Back to 'how do I word the anthology call to be trans-inclusive?' how do I KNOW that "women authors" means you include trans women? "Well, you should just assume I'm not a TERF--" no sir, that is not an even risk calculation there at all. Consider making your trans inclusion explicit and not a quick afterthought. Like: "This is a trans-inclusive anthology call. We accept submissions from cis and trans women, as well as feminine-adjacent nonbinary genders."

If the only way I can guess you're trans-inclusive is a wave in the direction of enbys? THAT IS A PROBLEM, MY CIS FRIENDS. "But I include enby people--" So do a lot of TERFs, my friend. Still doesn't mean you are safe. So please please please PLEASE make your trans-inclusion efforts explicitly outreach to binary trans men* and trans women, not just us enbys.

* An addition, but: Why are you excluding trans men? Consider this carefully because it again ties back into the question "what is the anthology for?" If you're wanting to talk about childbirth and periods, or about growing up perceived as a girl, or really any number of things... trans men are going to have a valid perspective on that.
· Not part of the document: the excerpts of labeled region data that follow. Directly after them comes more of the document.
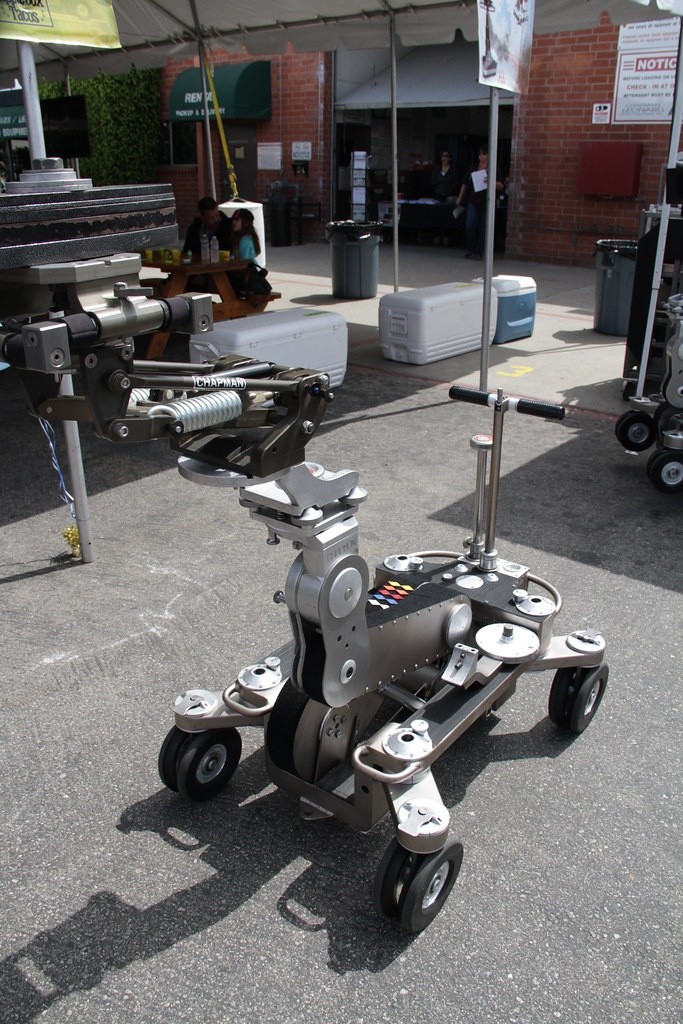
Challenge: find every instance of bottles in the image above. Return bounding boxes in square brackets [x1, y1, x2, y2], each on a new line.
[187, 248, 192, 259]
[210, 236, 219, 264]
[168, 253, 173, 261]
[201, 233, 210, 261]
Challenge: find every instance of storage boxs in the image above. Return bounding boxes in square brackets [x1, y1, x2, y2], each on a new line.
[477, 274, 535, 344]
[189, 307, 348, 392]
[380, 280, 497, 365]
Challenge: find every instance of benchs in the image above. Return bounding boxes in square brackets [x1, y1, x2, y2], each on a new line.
[233, 291, 281, 304]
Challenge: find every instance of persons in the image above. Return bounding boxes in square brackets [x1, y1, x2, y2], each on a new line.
[181, 197, 261, 304]
[432, 147, 503, 258]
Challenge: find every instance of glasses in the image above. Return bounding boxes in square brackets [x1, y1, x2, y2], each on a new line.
[440, 155, 448, 157]
[477, 151, 487, 155]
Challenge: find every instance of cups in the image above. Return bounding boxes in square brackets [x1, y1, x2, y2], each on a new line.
[220, 250, 230, 261]
[144, 247, 179, 260]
Trans men are men, but they're not cis men.

** If you're open to trans men being included in your thing if they want to be--and 9 times out of 10, I think this is optimal--consider just saying "open to women and all trans people". That covers everyone and you don't have to haul out things like "feminine-adjacent genders" which is going to alienate some folks because it's potentially reinforcing of the gender binary.